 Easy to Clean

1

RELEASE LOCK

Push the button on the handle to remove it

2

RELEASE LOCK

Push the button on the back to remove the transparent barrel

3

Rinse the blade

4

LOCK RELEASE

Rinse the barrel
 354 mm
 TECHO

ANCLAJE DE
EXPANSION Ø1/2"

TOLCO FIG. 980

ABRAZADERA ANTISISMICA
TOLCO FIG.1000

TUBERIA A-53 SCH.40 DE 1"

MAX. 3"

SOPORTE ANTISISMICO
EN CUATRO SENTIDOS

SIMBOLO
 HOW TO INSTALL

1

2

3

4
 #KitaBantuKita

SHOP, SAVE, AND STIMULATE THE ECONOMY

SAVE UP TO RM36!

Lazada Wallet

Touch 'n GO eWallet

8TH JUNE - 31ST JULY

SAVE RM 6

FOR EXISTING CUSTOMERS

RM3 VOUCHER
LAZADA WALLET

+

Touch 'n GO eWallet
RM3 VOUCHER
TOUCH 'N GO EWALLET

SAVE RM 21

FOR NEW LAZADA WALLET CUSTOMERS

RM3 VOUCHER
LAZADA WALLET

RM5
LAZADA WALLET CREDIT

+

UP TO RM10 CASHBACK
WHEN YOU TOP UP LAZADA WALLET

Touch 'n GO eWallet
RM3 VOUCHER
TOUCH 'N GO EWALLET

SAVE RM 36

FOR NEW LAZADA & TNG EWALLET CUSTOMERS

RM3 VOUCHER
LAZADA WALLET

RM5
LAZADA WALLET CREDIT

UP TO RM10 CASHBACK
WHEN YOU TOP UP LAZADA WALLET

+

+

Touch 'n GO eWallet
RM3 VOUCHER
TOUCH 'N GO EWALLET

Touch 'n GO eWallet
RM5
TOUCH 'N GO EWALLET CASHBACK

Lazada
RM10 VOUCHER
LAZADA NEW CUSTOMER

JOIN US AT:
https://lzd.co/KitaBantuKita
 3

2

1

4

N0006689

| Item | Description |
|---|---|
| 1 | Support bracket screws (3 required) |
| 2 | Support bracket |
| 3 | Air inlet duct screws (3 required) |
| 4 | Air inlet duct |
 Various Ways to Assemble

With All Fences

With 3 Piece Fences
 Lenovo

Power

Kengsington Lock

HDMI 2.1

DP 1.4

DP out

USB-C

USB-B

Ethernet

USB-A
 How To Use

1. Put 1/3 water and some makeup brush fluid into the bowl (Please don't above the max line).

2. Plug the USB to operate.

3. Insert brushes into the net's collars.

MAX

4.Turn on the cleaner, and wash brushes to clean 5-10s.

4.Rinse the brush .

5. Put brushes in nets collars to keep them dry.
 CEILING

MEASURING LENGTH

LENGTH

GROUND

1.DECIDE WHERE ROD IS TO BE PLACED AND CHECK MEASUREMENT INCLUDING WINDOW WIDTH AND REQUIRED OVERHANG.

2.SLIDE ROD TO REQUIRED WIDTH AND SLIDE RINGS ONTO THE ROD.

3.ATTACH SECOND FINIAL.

____

• _Work instructions_
All the records shown above need to be given again exactly.

• _Answer area_
 Easy to Clean

1

RELEASE LOCK

Push the button on the handle to remove it

2

RELEASE LOCK

Push the button on the back to remove the transparent barrel

3

Rinse the blade

4

LOCK RELEASE

Rinse the barrel
 354 mm
 TECHO

ANCLAJE DE
EXPANSION Ø1/2"

TOLCO FIG. 980

ABRAZADERA ANTISISMICA
TOLCO FIG.1000

TUBERIA A-53 SCH.40 DE 1"

MAX. 3"

SOPORTE ANTISISMICO
EN CUATRO SENTIDOS

SIMBOLO
 HOW TO INSTALL

1

2

3

4
 #KitaBantuKita

SHOP, SAVE, AND STIMULATE THE ECONOMY

SAVE UP TO RM36!

Lazada Wallet

Touch 'n GO eWallet

8TH JUNE - 31ST JULY

SAVE RM 6

FOR EXISTING CUSTOMERS

RM3 VOUCHER
LAZADA WALLET

+

Touch 'n GO eWallet
RM3 VOUCHER
TOUCH 'N GO EWALLET

SAVE RM 21

FOR NEW LAZADA WALLET CUSTOMERS

RM3 VOUCHER
LAZADA WALLET

RM5
LAZADA WALLET CREDIT

+

UP TO RM10 CASHBACK
WHEN YOU TOP UP LAZADA WALLET

Touch 'n GO eWallet
RM3 VOUCHER
TOUCH 'N GO EWALLET

SAVE RM 36

FOR NEW LAZADA & TNG EWALLET CUSTOMERS

RM3 VOUCHER
LAZADA WALLET

RM5
LAZADA WALLET CREDIT

UP TO RM10 CASHBACK
WHEN YOU TOP UP LAZADA WALLET

+

+

Touch 'n GO eWallet
RM3 VOUCHER
TOUCH 'N GO EWALLET

Touch 'n GO eWallet
RM5
TOUCH 'N GO EWALLET CASHBACK

Lazada
RM10 VOUCHER
LAZADA NEW CUSTOMER

JOIN US AT:
https://lzd.co/KitaBantuKita
 3

2

1

4

N0006689

| Item | Description |
|---|---|
| 1 | Support bracket screws (3 required) |
| 2 | Support bracket |
| 3 | Air inlet duct screws (3 required) |
| 4 | Air inlet duct |
 Various Ways to Assemble

With All Fences

With 3 Piece Fences
 Lenovo

Power

Kengsington Lock

HDMI 2.1

DP 1.4

DP out

USB-C

USB-B

Ethernet

USB-A
 How To Use

1. Put 1/3 water and some makeup brush fluid into the bowl (Please don't above the max line).

2. Plug the USB to operate.

3. Insert brushes into the net's collars.

MAX

4.Turn on the cleaner, and wash brushes to clean 5-10s.

4.Rinse the brush .

5. Put brushes in nets collars to keep them dry.
 CEILING

MEASURING LENGTH

LENGTH

GROUND

1.DECIDE WHERE ROD IS TO BE PLACED AND CHECK MEASUREMENT INCLUDING WINDOW WIDTH AND REQUIRED OVERHANG.

2.SLIDE ROD TO REQUIRED WIDTH AND SLIDE RINGS ONTO THE ROD.

3.ATTACH SECOND FINIAL.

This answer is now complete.